For now, accessing the prototype of an entity should invalidate it, and any entity assigned to a prototype should also be invalidated.
if function is invalidated, invalidate its output
two versions of function analysis:
1. "owned" analysis of the code within the function. Used to do renaming of the function's code.
2. "other" analysis used to compute side effects and return value at call site
for the code within a function, we need to track the union/join of its possible values.
e.g.
function foo(a) {
a.prop;
}
foo({prop: 1});
foo({prop: 2});
the property ref in the function should be recorded on the union of the two object literals.
after each call, join function's saved lattices with the final lattices after the call
at call time, gather external dependencies of function and pass them to it (params and non-local vars)
for each function create placeholder types for each param and the return type.
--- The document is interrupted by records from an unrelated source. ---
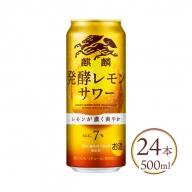 麒麟 発酵レモンサワー 500ml×24本(1ケース)【お酒 チューハイ】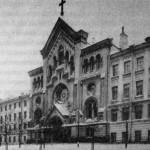 Церковь Св. Екатерины и причтовые дома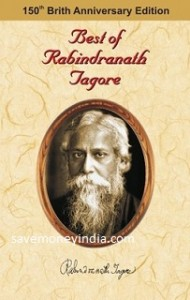 best-of-rabindranath-tagore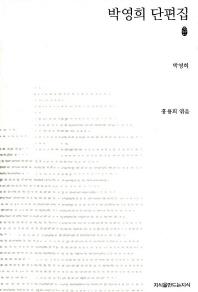 박영희 단편집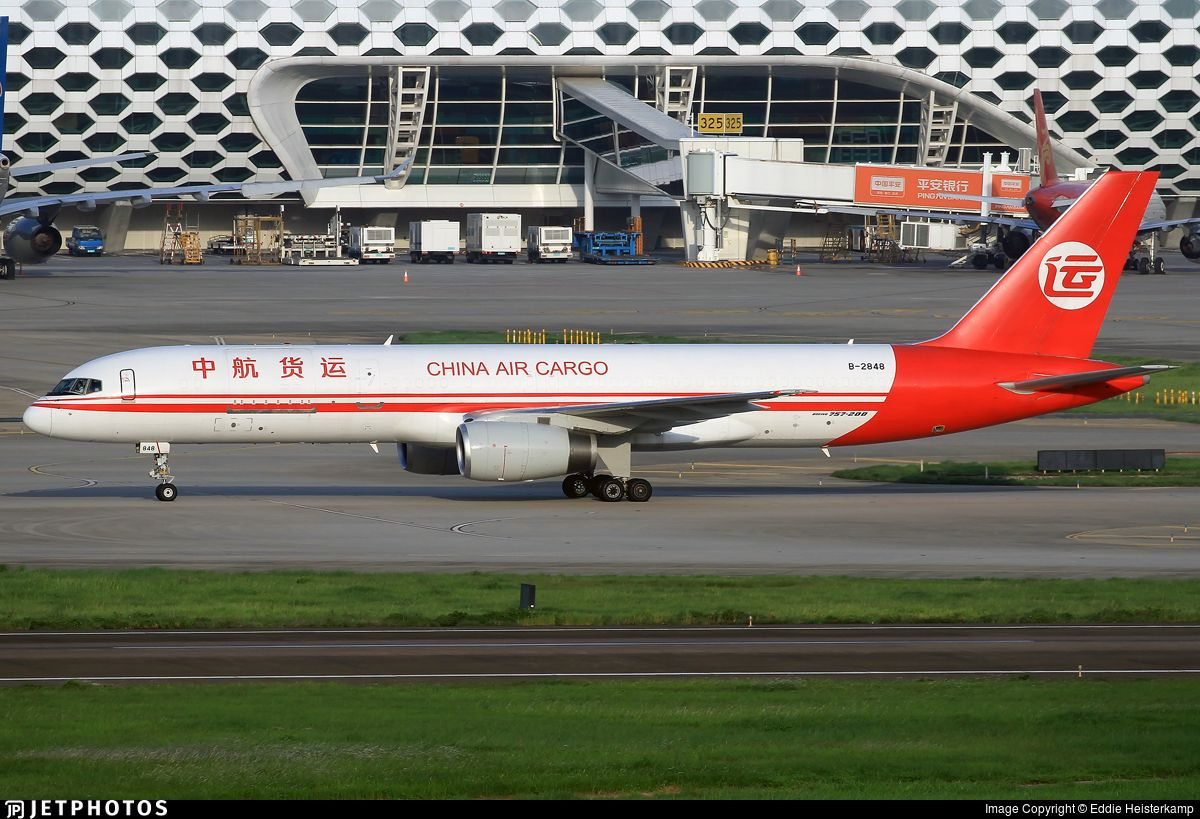 Airline China Air Cargo Registration B2848 Aircraft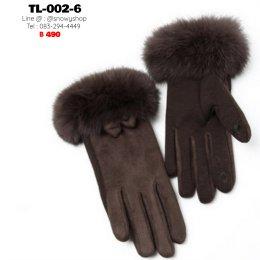[พร้อมส่ง] [TL-002-6] ถุงมือหนังกำมะหยี่สีน้ำตาล แต่งโบว์ ด้านในซับ แต่งเฟอร์หนา กันหนาวใส่ติดลบได้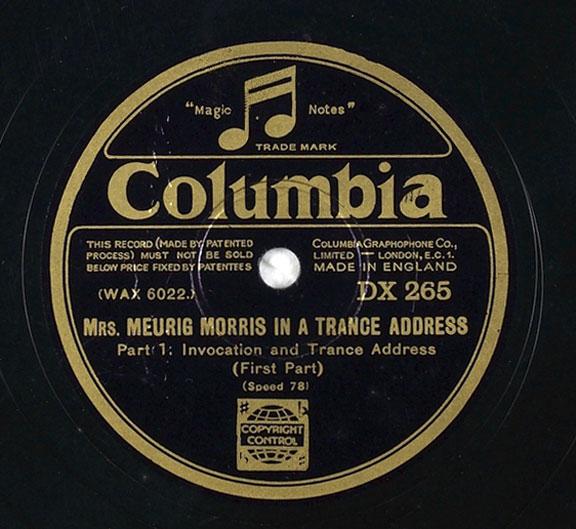 Columbia DX 265 disc label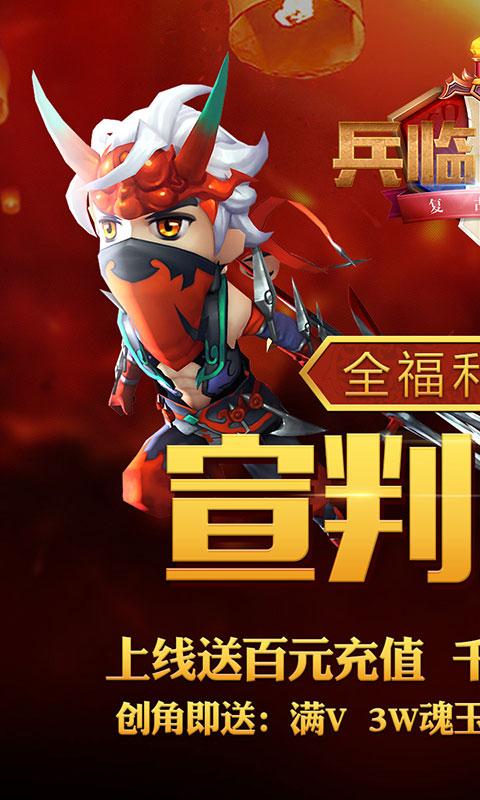 兵临三国(复古)游戏截图1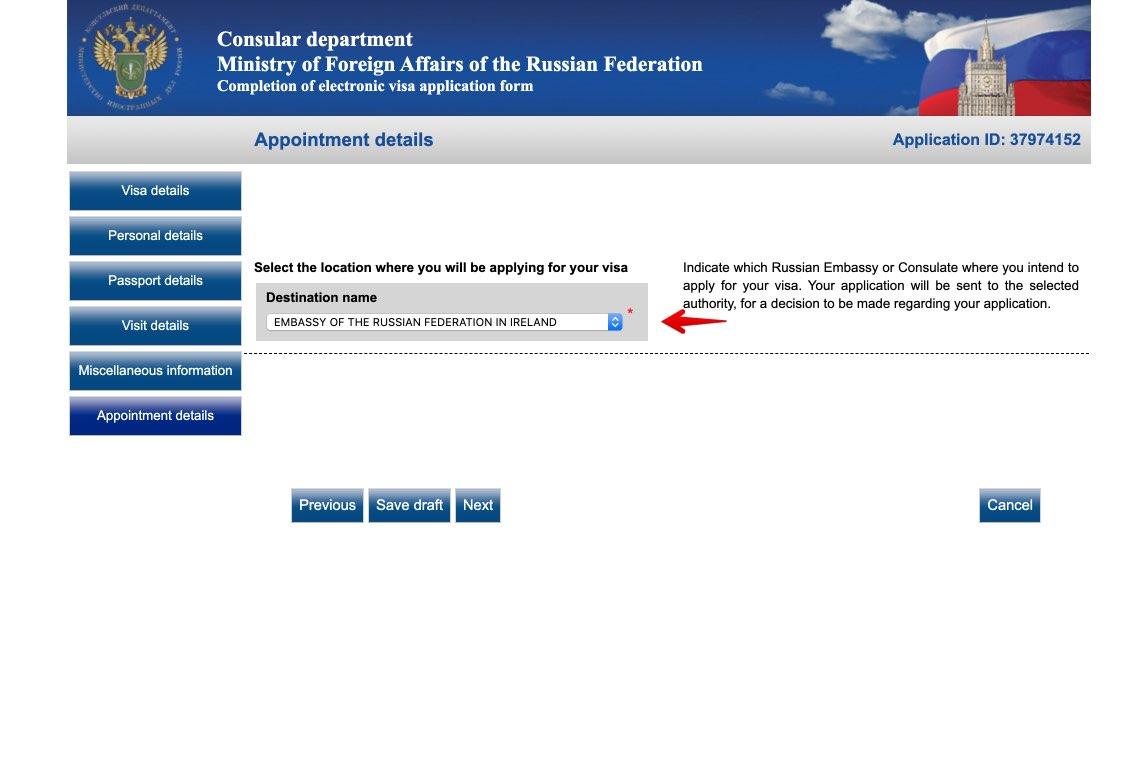 Fill in russian visa form in Ireland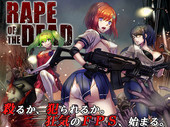 Rape of the Dead by TeamKRAMA - Completed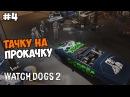 Watch Dogs 2 Прохождение на русском Часть 4 Тачку на прокачку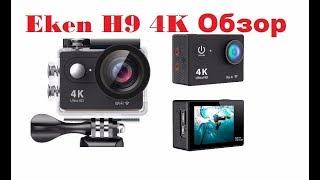 Eken H9 4K Обзор экшн камеры с Aliexpress за 40$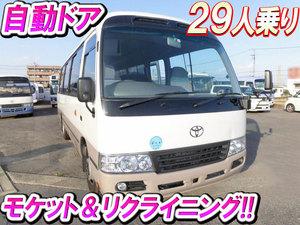 Coaster Micro Bus_1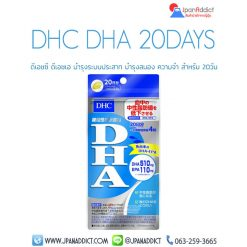 DHC DHA 20วัน ดีเอชซี ดีเอชเอ บำรุงระบบประสาท บำรุงสมอง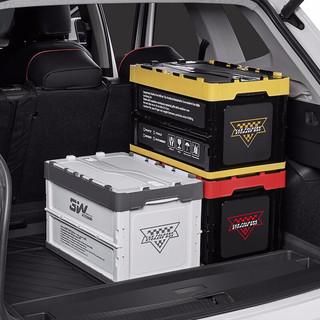 3W 后备箱储物箱车内收纳箱车载折叠汽车用品车用多功能整理箱大号普通款红色定制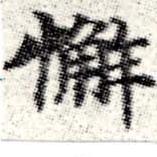 HNG008-0643b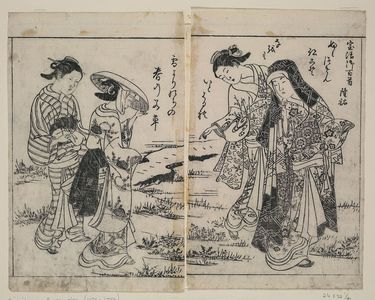 Nishikawa Sukenobu: [Ladies in the country] - Library of Congress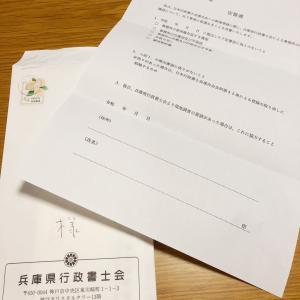 行政書士会から手紙が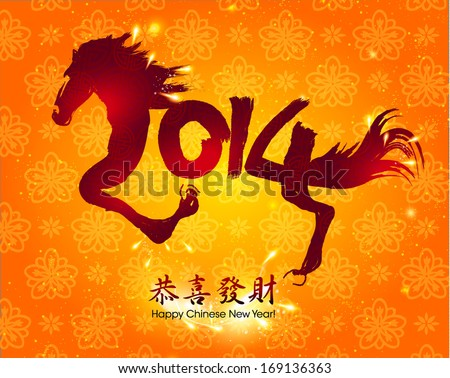 Oriental Chinese New Year Horse 2014 Vector Design (Chinese Translation: Congratulations, Greetings) - stock vector
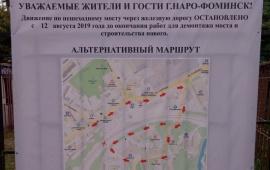 Наро-Фоминск – разделенный город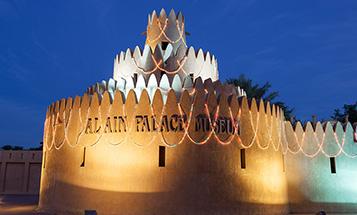 al-ain-museum-city-tour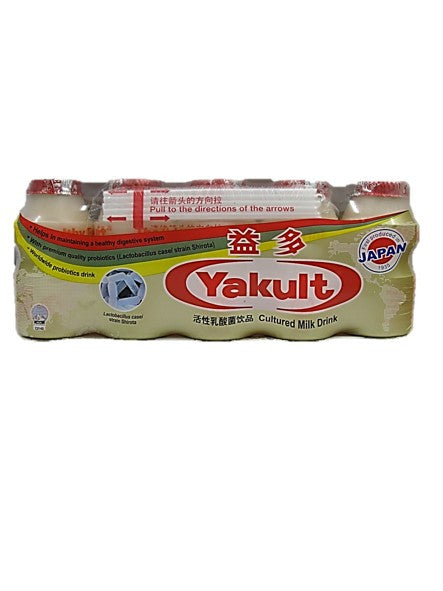 Yakult All Original Flavour (5 Bottles)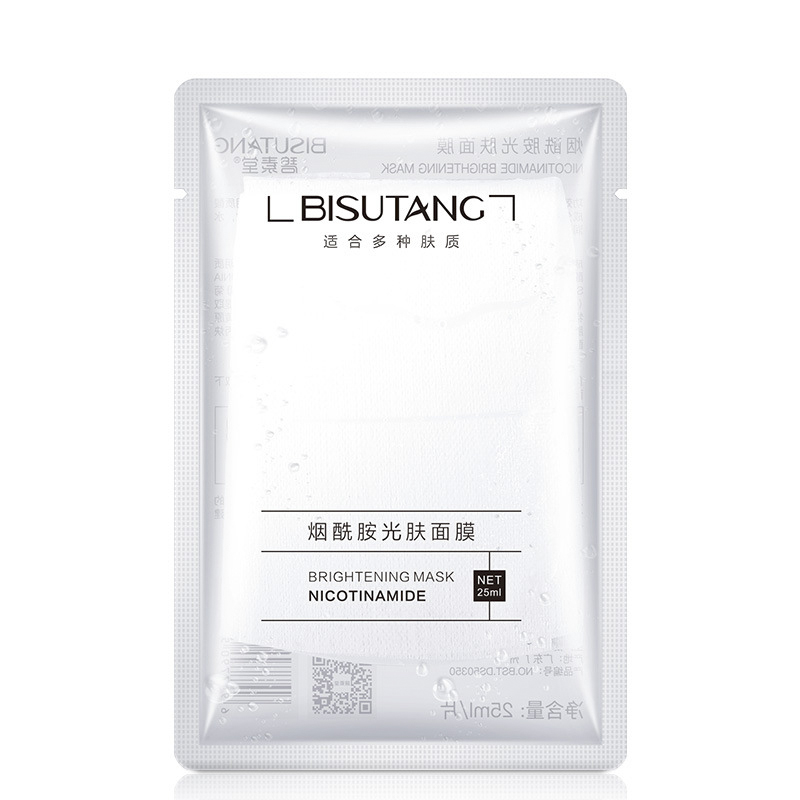 Nicotinamide Skin Mask Moisturizing Mask Soothe Skin And Shrink Pores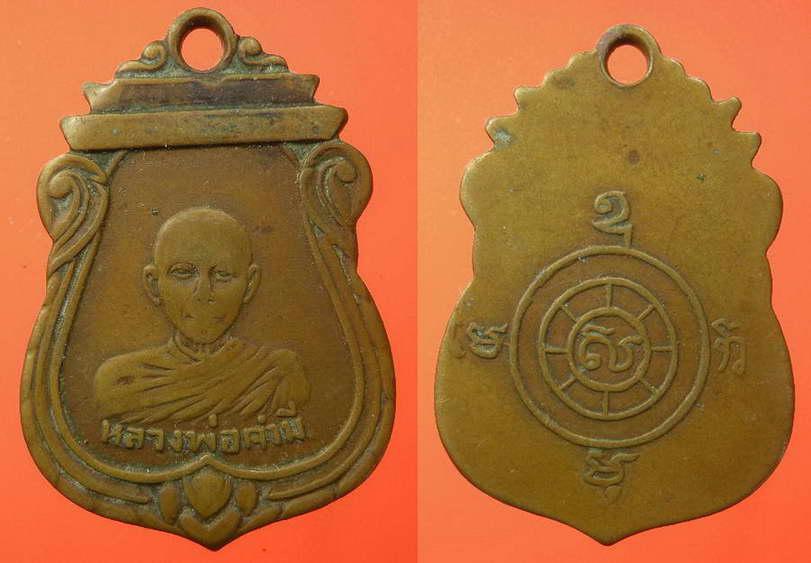 พระเครื่อง เหรียญหลวงพ่อคำมี วัดถ้ำคูหาสวรรค์ รุ่นแรก จ.ลพบุรี ปี 2497หลังยันต์ เนื้อทองแดง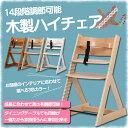 子供 椅子 ベビーチェア 木製 ハイチェア 高さ調節 送料無...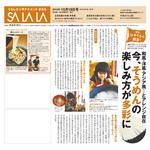 tokushima-salala1018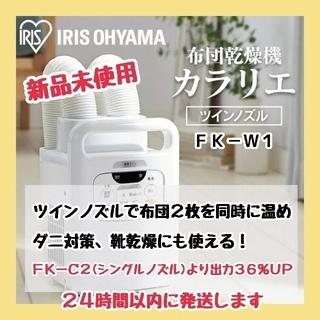 アイリスオーヤマ(アイリスオーヤマ)のカラリエ ツインノズル FK-W1(衣類乾燥機)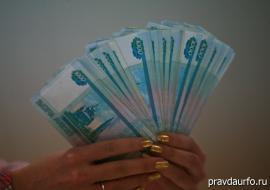 Экономисты прогнозируют рост доходов в Свердловской области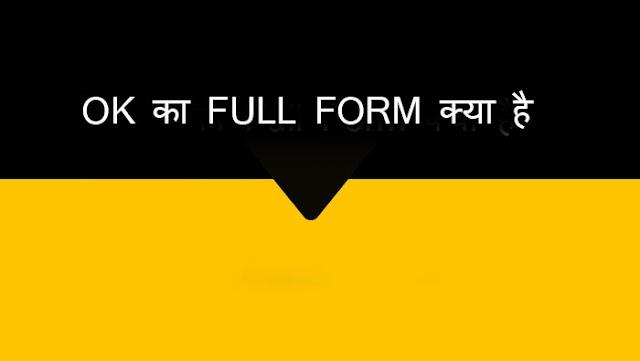 ओके का फुल फॉर्म क्या होता है FULL FORM OF OK IN HINDI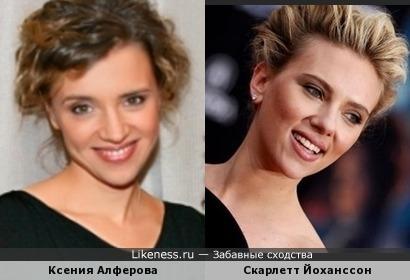 Ксения Алферова и Скарлетт Йоханссон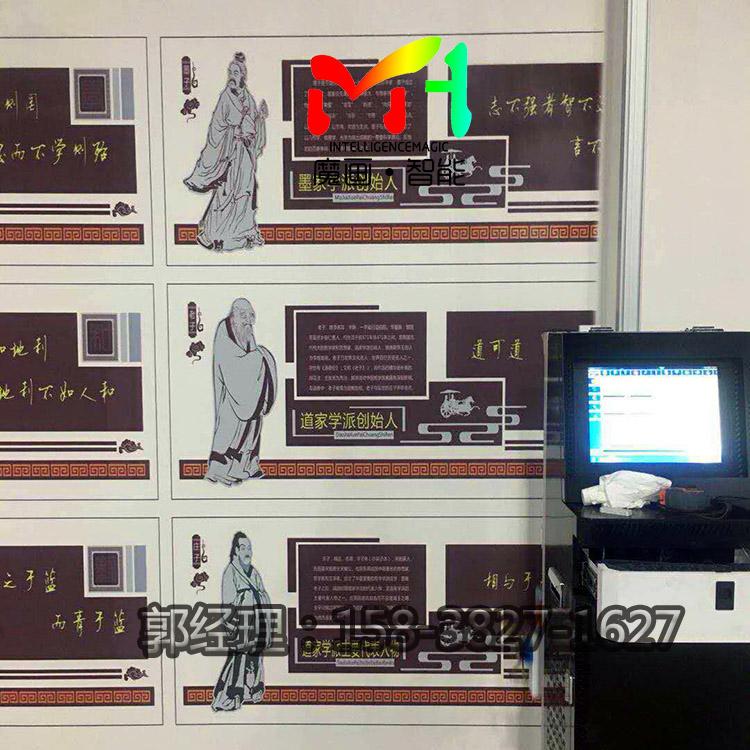 倾销3D彩绘机可以自动作画,画面逼真不褪色,这样的机器多少钱呢_物超所值的3D墙体彩绘机郑州魔画供应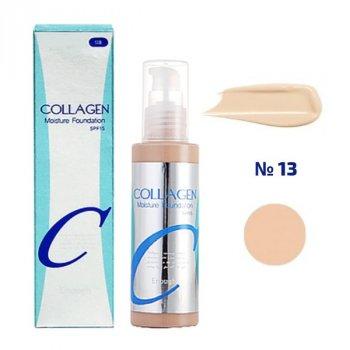 Тональный крем ENOUGH Collagen Moisture Foundation 13, увлажняющий с коллагеном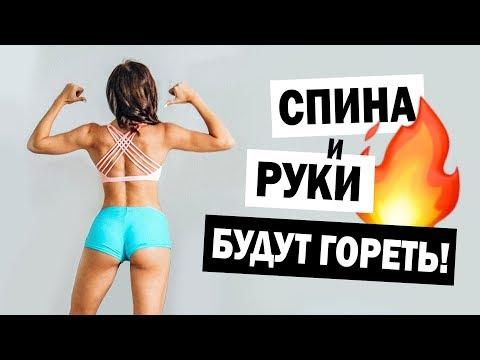 Упражнения для женщин для спины с гантелями в домашних условиях для женщин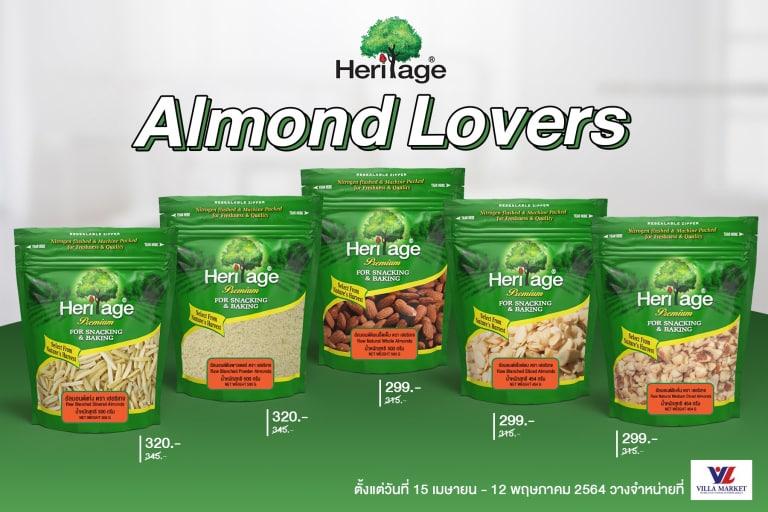 รูป img 4745 TfHSMR4ZBwDr ประกอบเนื้อหา Heritage Group Splashes Summer Promotion on Almonds for Baking and Snacking Fun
run type inference on te function to discover the relationships between inputs and outputs
e.g. that a function returns its first parameter. Then each call can substitute the types of its arguments
for the function's param placeholders to find the return type for those particular args.
Then for the function as a whole, the type of each external dependency within its body for the purpose of renaming
is the union the types the external dependency had for each call.
simplify the call graph by:
for each function:
for each non-function return type:
if function depends on return type and function and type ae not already directly connected:
add edge from function to return type
remove all function-function edges
function analysis should yield the return type in terms of the params or constant/static/local objects.
this template must be in terms of calls, property accesses, unions, and references, to params.
this template can then hydrated by the caller, passing in arguments to be substituted into the template
visit non recursive paths(no cycles). then propagate that return value through the cyclic paths until fixed point
backwards flow, from leafs inwards
convert return type into a finite state machine of transforms/accesses on the params.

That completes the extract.